▶ **What to do**
Every entry must be copied word for word.

▶ **Records**
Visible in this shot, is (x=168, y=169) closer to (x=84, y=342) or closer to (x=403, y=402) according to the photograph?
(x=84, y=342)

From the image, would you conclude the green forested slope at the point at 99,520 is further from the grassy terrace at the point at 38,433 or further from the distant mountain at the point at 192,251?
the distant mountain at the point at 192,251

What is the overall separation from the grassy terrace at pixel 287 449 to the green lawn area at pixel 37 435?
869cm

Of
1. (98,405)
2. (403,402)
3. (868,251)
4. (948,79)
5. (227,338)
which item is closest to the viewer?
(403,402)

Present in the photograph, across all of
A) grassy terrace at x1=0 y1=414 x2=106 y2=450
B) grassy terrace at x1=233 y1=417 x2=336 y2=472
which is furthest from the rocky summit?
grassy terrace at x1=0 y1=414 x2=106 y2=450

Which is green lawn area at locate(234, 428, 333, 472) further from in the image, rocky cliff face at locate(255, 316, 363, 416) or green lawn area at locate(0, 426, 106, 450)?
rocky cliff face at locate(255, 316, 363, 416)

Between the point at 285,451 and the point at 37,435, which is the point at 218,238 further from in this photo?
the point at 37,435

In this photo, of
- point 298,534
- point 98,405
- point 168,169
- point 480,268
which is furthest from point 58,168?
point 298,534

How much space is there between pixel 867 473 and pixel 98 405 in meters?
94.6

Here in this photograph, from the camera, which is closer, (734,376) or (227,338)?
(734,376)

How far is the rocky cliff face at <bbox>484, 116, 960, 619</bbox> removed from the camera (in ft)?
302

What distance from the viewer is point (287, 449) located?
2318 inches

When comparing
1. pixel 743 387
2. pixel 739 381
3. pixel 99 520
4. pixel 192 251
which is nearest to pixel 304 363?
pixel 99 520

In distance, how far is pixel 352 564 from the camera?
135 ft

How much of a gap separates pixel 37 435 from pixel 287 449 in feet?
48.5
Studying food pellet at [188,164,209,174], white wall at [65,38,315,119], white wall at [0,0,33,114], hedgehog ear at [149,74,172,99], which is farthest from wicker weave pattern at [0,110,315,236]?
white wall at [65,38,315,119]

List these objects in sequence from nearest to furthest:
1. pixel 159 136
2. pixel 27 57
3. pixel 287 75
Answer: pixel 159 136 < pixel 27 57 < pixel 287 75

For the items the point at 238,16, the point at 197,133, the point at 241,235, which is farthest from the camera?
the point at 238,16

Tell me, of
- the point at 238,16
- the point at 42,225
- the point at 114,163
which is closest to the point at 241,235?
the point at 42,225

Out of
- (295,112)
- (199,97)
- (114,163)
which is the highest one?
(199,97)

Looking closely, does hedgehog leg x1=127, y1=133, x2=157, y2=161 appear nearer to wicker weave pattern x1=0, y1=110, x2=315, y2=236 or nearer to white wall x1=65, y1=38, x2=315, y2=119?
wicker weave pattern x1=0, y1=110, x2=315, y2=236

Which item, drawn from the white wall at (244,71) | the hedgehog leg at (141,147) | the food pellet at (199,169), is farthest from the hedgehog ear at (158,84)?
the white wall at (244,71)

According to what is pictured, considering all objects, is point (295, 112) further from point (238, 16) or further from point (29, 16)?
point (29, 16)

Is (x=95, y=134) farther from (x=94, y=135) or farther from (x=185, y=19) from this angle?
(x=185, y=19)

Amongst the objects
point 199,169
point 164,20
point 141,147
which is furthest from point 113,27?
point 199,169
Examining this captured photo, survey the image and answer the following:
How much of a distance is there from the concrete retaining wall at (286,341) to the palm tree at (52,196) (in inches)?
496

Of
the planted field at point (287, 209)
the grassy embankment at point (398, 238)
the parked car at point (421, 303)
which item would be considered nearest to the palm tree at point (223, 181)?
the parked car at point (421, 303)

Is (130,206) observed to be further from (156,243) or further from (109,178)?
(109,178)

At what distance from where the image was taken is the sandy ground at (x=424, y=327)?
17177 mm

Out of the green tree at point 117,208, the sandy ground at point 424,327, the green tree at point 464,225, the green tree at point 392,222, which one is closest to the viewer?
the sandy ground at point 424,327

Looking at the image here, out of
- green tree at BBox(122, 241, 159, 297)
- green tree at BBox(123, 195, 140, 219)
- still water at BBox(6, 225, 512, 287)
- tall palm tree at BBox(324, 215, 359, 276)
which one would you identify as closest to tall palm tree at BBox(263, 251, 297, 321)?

▶ **The answer**
Visible in this shot, is (x=168, y=169) closer to (x=84, y=342) or closer to (x=403, y=402) according to the photograph?
(x=84, y=342)

From the image, would you conclude the green forested slope at the point at 99,520 is further from the grassy terrace at the point at 38,433 or further from the distant mountain at the point at 192,251?
the distant mountain at the point at 192,251

What is the overall separation from the grassy terrace at pixel 287 449 to the green lawn area at pixel 37 435?
869cm

Of
1. (98,405)
2. (403,402)
3. (868,251)
4. (948,79)
5. (227,338)
which item is closest to the viewer?
(403,402)

Present in the photograph, across all of
A) grassy terrace at x1=0 y1=414 x2=106 y2=450
B) grassy terrace at x1=233 y1=417 x2=336 y2=472
which is furthest from the rocky summit?
grassy terrace at x1=0 y1=414 x2=106 y2=450

Which is green lawn area at locate(234, 428, 333, 472) further from in the image, rocky cliff face at locate(255, 316, 363, 416) or green lawn area at locate(0, 426, 106, 450)?
rocky cliff face at locate(255, 316, 363, 416)

Between the point at 285,451 and the point at 37,435, which is the point at 218,238 further from in this photo?
the point at 37,435

In this photo, of
- point 298,534
- point 98,405
- point 168,169
- point 480,268
which is furthest from point 58,168?
point 298,534

How much space is there between pixel 867 473 and pixel 98 405 in meters?
94.6

Here in this photograph, from the camera, which is closer, (734,376) or (227,338)?
(734,376)

How far is the rocky cliff face at <bbox>484, 116, 960, 619</bbox> removed from the camera (in ft)?
302

What distance from the viewer is point (287, 449) located?
2318 inches

When comparing
1. pixel 743 387
2. pixel 739 381
3. pixel 99 520
4. pixel 192 251
which is nearest to pixel 304 363?
pixel 99 520

In distance, how far is pixel 352 564 from the camera?
135 ft

How much of a gap separates pixel 37 435 from pixel 287 449 in feet?
48.5
Studying food pellet at [188,164,209,174], white wall at [65,38,315,119], white wall at [0,0,33,114], hedgehog ear at [149,74,172,99], which is farthest from wicker weave pattern at [0,110,315,236]?
white wall at [65,38,315,119]

List these objects in sequence from nearest to furthest:
1. pixel 159 136
2. pixel 27 57
3. pixel 287 75
Answer: pixel 159 136 < pixel 27 57 < pixel 287 75

For the items the point at 238,16, the point at 197,133, the point at 241,235, which is farthest from the camera?
the point at 238,16

Tell me, of
- the point at 238,16
- the point at 42,225
- the point at 114,163
which is closest to the point at 241,235?
the point at 42,225

Out of
- (295,112)
- (199,97)
- (114,163)
which is the highest one?
(199,97)

Looking closely, does hedgehog leg x1=127, y1=133, x2=157, y2=161 appear nearer to wicker weave pattern x1=0, y1=110, x2=315, y2=236 or nearer to white wall x1=65, y1=38, x2=315, y2=119?
wicker weave pattern x1=0, y1=110, x2=315, y2=236

Which item, drawn from the white wall at (244,71) | the hedgehog leg at (141,147) | the food pellet at (199,169), is farthest from the hedgehog ear at (158,84)?
the white wall at (244,71)

According to what is pictured, considering all objects, is point (295, 112) further from point (238, 16) or further from point (29, 16)?
point (29, 16)

Is (x=95, y=134) farther from (x=94, y=135) or farther from (x=185, y=19) from this angle?
(x=185, y=19)

Amongst the objects
point 199,169
point 164,20
point 141,147
which is furthest from point 113,27?
point 199,169
Examining this captured photo, survey the image and answer the following:
How much of a distance is there from the concrete retaining wall at (286,341) to the palm tree at (52,196) (in inches)?
496

Of
the planted field at point (287, 209)
the grassy embankment at point (398, 238)
the parked car at point (421, 303)
which item would be considered nearest to the palm tree at point (223, 181)?
the parked car at point (421, 303)

Is (130,206) observed to be further from (156,243) or further from (109,178)?
(109,178)

At what distance from where the image was taken is the sandy ground at (x=424, y=327)?
17177 mm

Out of the green tree at point 117,208, the sandy ground at point 424,327, the green tree at point 464,225, the green tree at point 392,222, which one is closest to the viewer?
the sandy ground at point 424,327

Looking at the image here, out of
- green tree at BBox(122, 241, 159, 297)
- green tree at BBox(123, 195, 140, 219)
- still water at BBox(6, 225, 512, 287)
- tall palm tree at BBox(324, 215, 359, 276)
which one would you identify as closest to tall palm tree at BBox(263, 251, 297, 321)?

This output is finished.